One was a plucky rock’n’roller, the other a lover of social justice. Together, they led Labour to a landslide victory in 1997, as a cast of veteran insiders recall in rose-tinted fashion

In Blair & Brown: The New Labour Revolution (BBC Two), we see a photo of Tony Blair aged 20, all teeth and no top. He looks like everybody’s worst nightmare – a half-naked public schoolboy and wannabe badass who – when he wasn’t studying law at Oxford – was picking out Stairway to Heaven on a guitar to impress the ladies. Rock’n’roll’s loss was Britain’s gain. Or catastrophe – depending on your stance on the Iraq war.

The incidental music, Layla Pt 2 by Derek and the Dominos, embellishes the sexy rocker theme. For me, though, it tells another story: the same tune was used in Goodfellas over a montage of mob hits, with a voiceover by Ray Liotta. Though there were fewer body bags, Blair’s rise was no less ruthless.

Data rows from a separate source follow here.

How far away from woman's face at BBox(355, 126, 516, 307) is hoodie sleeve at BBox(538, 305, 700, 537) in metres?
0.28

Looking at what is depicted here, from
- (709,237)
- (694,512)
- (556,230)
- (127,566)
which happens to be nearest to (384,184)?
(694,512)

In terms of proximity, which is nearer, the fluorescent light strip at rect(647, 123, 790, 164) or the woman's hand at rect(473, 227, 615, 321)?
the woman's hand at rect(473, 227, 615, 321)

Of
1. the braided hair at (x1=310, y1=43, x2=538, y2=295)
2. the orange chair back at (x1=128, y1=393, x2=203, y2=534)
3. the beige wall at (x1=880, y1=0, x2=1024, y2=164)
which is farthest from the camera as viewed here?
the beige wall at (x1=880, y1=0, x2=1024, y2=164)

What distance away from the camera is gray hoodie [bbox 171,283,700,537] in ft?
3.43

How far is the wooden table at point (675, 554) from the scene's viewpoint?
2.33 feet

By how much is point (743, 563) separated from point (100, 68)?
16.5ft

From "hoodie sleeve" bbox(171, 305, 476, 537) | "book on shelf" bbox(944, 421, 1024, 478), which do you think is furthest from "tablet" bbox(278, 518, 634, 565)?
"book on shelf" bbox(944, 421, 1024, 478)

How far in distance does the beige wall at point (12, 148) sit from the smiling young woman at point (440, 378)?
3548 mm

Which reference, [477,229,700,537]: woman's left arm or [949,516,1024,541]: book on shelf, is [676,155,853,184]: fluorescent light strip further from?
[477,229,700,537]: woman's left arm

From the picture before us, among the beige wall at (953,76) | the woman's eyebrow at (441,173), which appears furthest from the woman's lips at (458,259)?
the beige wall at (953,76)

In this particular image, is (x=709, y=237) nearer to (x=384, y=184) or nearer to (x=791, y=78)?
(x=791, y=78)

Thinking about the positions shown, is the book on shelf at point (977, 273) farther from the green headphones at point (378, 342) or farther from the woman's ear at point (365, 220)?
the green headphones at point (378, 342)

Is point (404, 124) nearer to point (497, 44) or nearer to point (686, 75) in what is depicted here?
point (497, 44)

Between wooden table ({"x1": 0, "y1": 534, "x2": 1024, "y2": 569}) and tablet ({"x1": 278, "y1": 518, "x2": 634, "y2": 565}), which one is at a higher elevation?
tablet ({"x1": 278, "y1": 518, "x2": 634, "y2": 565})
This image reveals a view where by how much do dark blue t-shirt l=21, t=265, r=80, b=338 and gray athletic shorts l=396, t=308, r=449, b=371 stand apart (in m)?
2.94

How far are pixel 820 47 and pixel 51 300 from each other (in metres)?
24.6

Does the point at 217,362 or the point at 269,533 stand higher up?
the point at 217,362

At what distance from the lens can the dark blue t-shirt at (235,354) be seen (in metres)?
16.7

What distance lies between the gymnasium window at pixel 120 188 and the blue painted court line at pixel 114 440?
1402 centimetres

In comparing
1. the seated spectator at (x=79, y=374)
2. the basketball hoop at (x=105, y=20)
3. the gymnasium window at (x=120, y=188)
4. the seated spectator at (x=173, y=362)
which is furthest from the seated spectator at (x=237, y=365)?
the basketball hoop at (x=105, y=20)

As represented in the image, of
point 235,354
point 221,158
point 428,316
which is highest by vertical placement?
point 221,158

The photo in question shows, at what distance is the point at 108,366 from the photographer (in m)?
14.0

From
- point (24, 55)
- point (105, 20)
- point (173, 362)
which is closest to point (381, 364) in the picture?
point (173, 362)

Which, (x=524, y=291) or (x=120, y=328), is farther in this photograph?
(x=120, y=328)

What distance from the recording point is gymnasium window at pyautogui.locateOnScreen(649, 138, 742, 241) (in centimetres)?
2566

As for Gordon Brown, he was never rock’n’roll. Against a montage of east Fife’s redundant mills and collieries, a careworn 2021 Brown presents his young self as motivated by social justice. This self-regarding image of selflessness is undone by footage of him as Edinburgh University’s 24-year-old rector, lolling in pomp at an official meeting on what looks like a throne. From early on, he too was fixated on power – the upstart thane eyeing the crown. Brown’s was the old story, says Labour’s former home secretary John Reid: “The prince couldn’t wait for the king to die.”